Council voted via a secret ballot. In total, discussions about SJP’s resolution, which was eventually renamed “Resolution in Support of Corporate Accountability by the University of California, San Diego through Divestment from Corporations Profiting from Violent Conflict in Israel and Palestine.”

This vote, which was finalized at 1:28 a.m., marked only the second time an ASUCSD Council had voted on a divestment bill, after voting down a similar resolution 13-20 last year, tabling another two in 2010 and 2011.

In a joint statement issued after the vote, leaders of two key pro-Israel student groups said it had made many Jewish students feel insecure at UCSD but nonetheless urged Jewish and pro-Israel donors to continue to support the school.

SJP’s 2013 resolution, originally titled “Resolution in Support of UC San Diego Corporate Accountability through Divestment from Corporations Profiting from the Illegal Occupation, Siege, and Blockade of Palestine,” called on the UC Board of Regents to pull its investments from companies that sell weapons and materials to the IDF. The resolution is advisory in nature and does not compel UCSD’s leadership to change its investment policy.

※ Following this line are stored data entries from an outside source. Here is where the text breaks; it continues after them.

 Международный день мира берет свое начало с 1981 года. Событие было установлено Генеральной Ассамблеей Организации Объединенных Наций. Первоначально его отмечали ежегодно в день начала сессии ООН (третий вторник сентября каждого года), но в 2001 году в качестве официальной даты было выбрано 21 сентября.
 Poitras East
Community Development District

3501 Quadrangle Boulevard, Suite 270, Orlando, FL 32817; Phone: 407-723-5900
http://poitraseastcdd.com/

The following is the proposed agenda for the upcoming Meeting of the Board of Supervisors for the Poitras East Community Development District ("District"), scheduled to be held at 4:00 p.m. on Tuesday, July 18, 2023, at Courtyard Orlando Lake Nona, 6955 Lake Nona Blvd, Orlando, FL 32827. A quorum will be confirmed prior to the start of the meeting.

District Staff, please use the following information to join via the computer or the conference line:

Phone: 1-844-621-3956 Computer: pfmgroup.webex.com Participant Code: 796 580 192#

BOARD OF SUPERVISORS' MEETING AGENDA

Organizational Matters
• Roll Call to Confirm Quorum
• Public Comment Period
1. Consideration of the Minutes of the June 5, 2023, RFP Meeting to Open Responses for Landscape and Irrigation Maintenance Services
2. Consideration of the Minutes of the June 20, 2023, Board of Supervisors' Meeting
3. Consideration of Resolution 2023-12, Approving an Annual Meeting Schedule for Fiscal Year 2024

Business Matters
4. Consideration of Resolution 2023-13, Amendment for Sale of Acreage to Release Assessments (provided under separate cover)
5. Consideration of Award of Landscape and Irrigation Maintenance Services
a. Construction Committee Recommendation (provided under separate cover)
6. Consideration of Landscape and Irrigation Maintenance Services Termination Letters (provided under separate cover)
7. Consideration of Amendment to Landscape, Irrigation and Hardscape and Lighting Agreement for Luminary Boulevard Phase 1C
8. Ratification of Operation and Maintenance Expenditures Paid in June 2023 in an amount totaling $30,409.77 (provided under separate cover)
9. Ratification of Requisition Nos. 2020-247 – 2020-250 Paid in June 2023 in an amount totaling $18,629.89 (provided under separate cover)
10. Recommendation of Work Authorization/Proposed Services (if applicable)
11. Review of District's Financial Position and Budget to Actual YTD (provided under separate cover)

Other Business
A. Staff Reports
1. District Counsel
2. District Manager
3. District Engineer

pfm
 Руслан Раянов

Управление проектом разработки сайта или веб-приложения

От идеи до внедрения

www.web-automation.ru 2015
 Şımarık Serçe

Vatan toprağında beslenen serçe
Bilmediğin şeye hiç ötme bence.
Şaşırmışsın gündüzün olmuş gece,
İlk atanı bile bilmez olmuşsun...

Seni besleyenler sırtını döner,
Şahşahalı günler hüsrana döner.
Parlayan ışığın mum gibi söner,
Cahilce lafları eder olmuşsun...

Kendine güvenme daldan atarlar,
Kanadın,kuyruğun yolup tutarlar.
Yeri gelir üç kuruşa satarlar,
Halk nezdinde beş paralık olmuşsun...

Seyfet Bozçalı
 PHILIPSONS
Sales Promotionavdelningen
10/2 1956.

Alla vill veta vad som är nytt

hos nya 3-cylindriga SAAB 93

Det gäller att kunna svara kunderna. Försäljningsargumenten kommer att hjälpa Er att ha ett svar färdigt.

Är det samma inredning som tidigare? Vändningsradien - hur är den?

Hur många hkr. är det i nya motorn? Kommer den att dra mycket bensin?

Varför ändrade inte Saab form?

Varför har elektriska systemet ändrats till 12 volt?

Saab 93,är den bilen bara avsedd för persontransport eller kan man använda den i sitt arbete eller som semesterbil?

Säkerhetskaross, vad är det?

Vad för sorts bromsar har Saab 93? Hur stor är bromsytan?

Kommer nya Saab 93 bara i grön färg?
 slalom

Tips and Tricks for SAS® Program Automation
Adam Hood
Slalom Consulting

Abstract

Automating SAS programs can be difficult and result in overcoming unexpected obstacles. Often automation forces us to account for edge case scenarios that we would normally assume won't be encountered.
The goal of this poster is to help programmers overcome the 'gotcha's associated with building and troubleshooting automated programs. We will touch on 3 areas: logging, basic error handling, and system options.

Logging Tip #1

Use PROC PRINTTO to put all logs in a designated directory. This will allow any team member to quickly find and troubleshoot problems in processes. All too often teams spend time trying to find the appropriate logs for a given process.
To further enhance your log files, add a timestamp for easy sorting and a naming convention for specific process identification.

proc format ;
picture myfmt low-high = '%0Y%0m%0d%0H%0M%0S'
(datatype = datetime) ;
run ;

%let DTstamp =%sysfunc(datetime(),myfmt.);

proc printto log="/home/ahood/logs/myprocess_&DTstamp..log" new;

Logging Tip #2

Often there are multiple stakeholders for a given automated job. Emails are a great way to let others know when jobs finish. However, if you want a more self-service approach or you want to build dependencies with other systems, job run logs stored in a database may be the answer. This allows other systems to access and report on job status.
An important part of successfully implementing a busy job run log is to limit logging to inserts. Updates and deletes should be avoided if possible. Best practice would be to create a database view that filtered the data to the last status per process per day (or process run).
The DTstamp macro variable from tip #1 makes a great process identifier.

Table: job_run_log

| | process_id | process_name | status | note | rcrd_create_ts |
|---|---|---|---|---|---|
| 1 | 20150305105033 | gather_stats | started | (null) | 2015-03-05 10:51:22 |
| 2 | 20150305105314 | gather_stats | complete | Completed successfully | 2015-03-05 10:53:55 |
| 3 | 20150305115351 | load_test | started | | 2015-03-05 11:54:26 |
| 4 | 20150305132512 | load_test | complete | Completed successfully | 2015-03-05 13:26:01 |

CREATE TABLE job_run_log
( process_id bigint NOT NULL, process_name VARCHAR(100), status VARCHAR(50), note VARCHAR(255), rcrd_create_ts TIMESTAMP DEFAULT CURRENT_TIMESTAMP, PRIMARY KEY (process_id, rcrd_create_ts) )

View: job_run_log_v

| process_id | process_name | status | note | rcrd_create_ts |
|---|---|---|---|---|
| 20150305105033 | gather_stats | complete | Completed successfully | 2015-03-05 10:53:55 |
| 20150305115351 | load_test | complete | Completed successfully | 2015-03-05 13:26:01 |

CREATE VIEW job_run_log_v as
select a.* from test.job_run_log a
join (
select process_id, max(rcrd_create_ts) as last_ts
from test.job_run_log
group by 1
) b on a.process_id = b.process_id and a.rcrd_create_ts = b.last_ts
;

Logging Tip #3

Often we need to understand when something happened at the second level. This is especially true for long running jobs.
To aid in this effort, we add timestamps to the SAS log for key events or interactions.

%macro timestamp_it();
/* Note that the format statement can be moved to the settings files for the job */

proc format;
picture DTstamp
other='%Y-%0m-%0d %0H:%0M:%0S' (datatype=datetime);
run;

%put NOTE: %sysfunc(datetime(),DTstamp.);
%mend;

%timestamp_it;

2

UCSD became the third UC campus to pass a divestment resolution this year, following a November vote by the Associated Students at UC Irvine and a March 6 vote by the student government at UC Riverside.

The meeting was held exactly a week after an eight-hour marathon that lasted until 2:07 a.m. when Council adjourned because security had not been booked to staff the event past 2:00.

Council spent the first hour of their March 13 meeting on other matters before returning to “Unfinished Business” from the previous week’s vote-less meeting.

New to this meeting were two alternate resolutions, co-written and proposed by Campuswide Senator Irene Chang, titled “Resolution in Support of the Socially Responsible Investment of UC Funds” and “Resolution on the Israeli-Palestinian Conflict and its Effects on the UCSD Campus.” The former used wording similar to the corporate accountability aspect of SJP’s original resolution and the latter sought to affirm ASUCSD’s neutrality on the Israeli-Palestinian conflict through a resolution that resolved that ASUCSD “recognizes the struggles and narratives of both Israeli and Palestinian students.”

Chang said that her resolutions would improve campus climate and set a precedent for similar resolutions that may come up in Council.

“This will set a foundation for future groups to have for whatever may come next,” Chang told Council. “This isn’t to undermine divestment, this is to help groups who want to divest from companies to have a guideline for doing so.”

Chang’s resolution on responsibility of investments was almost immediately tabled until the beginning of Spring quarter in April, because many councilmembers said they were uncomfortable discussing a resolution that had only been brought to ASUCSD 10 hours earlier.Chang had emailed the resolutions at 9:00 a.m. on March 13.

Council spent a significant amount of time discussing the other resolution after Chang and other councilmembers urged their colleagues to consider a bill they called “neutral” and “fair.”

Council debated the resolution on neutrality on the Israeli-Palestinian conflict for around an hour before ultimately deciding to table it.

Passage of the resolution is strictly advisory—meaning that the UC Board of Regents is not bound to abide by the resolution or make any changes in its investment practices. In fact, a 2010 statement from UC President Mark G. Yudof announced that at no time in the near future would UC divest from Israel, companies doing business with Israel, or any other country unless the United States deemed that country to be committing genocide.

“The U.S. has not made any declaration regarding the state of Israel, and therefore, we will not bring a recommendation before the board to divest from companies doing business with the state of Israel,” Yudof said in the statement.

After the vote, UCSD’s pro-Israel group Tritons for Israel (TFI) and the Union of Jewish Students (UJS) released a joint statement condemning the resolution and calling on Jewish and pro-Israel donors to continue to support UCSD despite the passage of the divestment bill.

“This resolution represents a step backwards for our campus, and a step backwards for the Israeli and Palestinian people,” TFI President Ben Hass and UJS President Harrison Gill wrote in the co-authored statement. “It has created a hostile environment at UCSD and alienates the many Jewish students who feel targeted by it.”

The day after the vote, UCSD Chancellor Pradeep K. Khosla released a statement reaffirming the UC Regents stance against divestment from Israel.

“The UC leadership has reiterated its decision that such divestment is not the policy of the University of California and that a divestment resolution will not be brought before the Regents,” Khosla said. “I am confident that our students will continue to engage in open, balanced and civil dialogue when discussing highly complex world issues that evoke strong feelings and emotions.”